Retail and Consumer

Independent and united: The businesses helping lead a market town’s economy out of lockdown

Written by: Andrew Merrell | Posted 10 August 2020 9:44

Independent and united: The businesses helping lead a market town’s economy out of lockdown

A lot has been said about businesses adapting through lockdown and strategies for whole towns to emerge and thrive, but one Gloucestershire market town seems to already have good momentum. 

Building communities, championing your differences and independent businesses, embracing on-line, using social media to raise your profile, forging new routes to your customers, having faith - it is all so much easier to say than do. 

In the Gloucestershire market town of Stroud no one is saying it is easy, but it appears to be managing all of the above and drawing people into the town through playing to its strengths.  

InStroud (@in_stroud_glos), the Twitter account that works with the town’s chamber of trade to champion the businesses within its precincts has even released a series of Twitter videos – part tribute part reminder – of the town’s array of independents.

The focused, united voice emerging will chime with the 'Think Gloucestershire’ message from GFirst LEP, the local enterprise partnership leading the county-wide economic recovery strategy – a campaign aimed at encouraging us all to support our county’s businesses. 

Ry Gerbrands, who works for the iconic Made in Stroud shop, said the business fought to stay open in the early days of lockdown, but closure was eventually inevitable and “heart breaking”. 

“We threw ourselves into taking product pictures, working on the website and local deliveries. You have to carry on, focus on the things you can do, and work hard and be positive,” said Mr Gerbrands.  
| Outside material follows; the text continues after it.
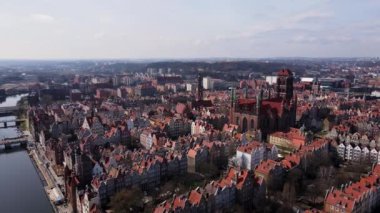 Polonya 'daki Gdansk şehrinin havadan görüntüsü. Avrupa 'nın eski kentinde tarihi bir merkez. Modern Avrupa kentinin panoramik görüntüsü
In the case of Made in Stroud all that preparation in readiness is now paying off.  

“Trade is up 10 per cent this month on last July and we were shut for the first three days too. People in Stroud have been amazing, really supportive – especially since we re-opened.  

“But there has also been a lot of tourism with people coming to the town from all over.”

Peter Elms, who owns two businesses in the town – party supplies shop Party on Up on London Road, and Confection Affection in Threadneedle Street, said those businesses which had worked hard through lockdown had put themselves in a best position.  

Be that working on their on-line offering, redecorating their shops ready for re-opening or promoting themselves on social media.  

“What we are finding is the people who come into town come in to buy. You are not getting the browsers like before,” he said.  

“We are still only on about 40 per cent of our numbers at Party on Up – but that is only to be expected with fewer gatherings and parties taking place at the moment.  

“But in Confection Affection we are on par with last year.”  

Already having a good on-line presence and website shop had helped, but some clever footwork (not least transferring his entire Easter egg stock onto the website pre the big day) had paid off.  

He had even introduced home delivers, with the most orders in one day being 31. But the biggest win being keeping the business top of mind for customers.



Tony Davey, the chairman of Stroud Chamber of Trade, said 110 businesses through the town centre now sported the ‘shop local’ (#Shoplocal) posters in their windows – an initiative in partnership with the district council. 

And the town’s famous farmers’ market was back in force, helping re-establish a sense of occasion to a trip into the capital of the Five Valleys. 

“We have made a point of working together with everyone, not just members. We are here for our members, but no one is going to really success unless we all work together, and I think that has bene the general spirit,” said Mr Davey, who added that many of the national chains in the town had also embraced the orange poster campaign sending out a  united message which had helped visitors feel comfortable.  

Liam Griffin, the manager of K ‘n’ G Convenience (Threadneedle Street), said the business had managed to stay open throughout, but on vastly reduced hours. Pre-lockdown it was open from 6.30am to 8pm.  

Those hours had now crept back up to 8am to 6pm Monday to Thursday, until 7pm on Friday and a 9am to 4pm on Saturday as footfall started to return.  

“People are coming back into town now. It is gradual, but it is there. It is definitely picking up.” 

Julie Brown, who has run Loose, the packaging-free food market in Lansdown Since April 2018, said lockdown has overall worked out well for her business.  

A retailer of beans, pulses, nuts, seeds, dried fruit, coffee, teas, herbs, spices, snacks, chocolate, grains, pastas, plus cleaning and home skin care ingredients as well as household and personal care items, trade on-line had gone well.  

“Since lockdown finished trade has dropped off. We re-opened three weeks ago. Footfall is definitely down on pre-lockdown.,” she said, adding that the business was still on reduced opening hours (10am to 2pm) as it felt its way forward.  

“I am not worried or concerned,” she said, adding that recent investment in the Five Valleys Shopping Centre was also a good omen. “Stroud has a strong community. There is a good community vibe. Tony Davey has been very supportive, there is a lively WhatsApp group. Stroud is definitely open for business.”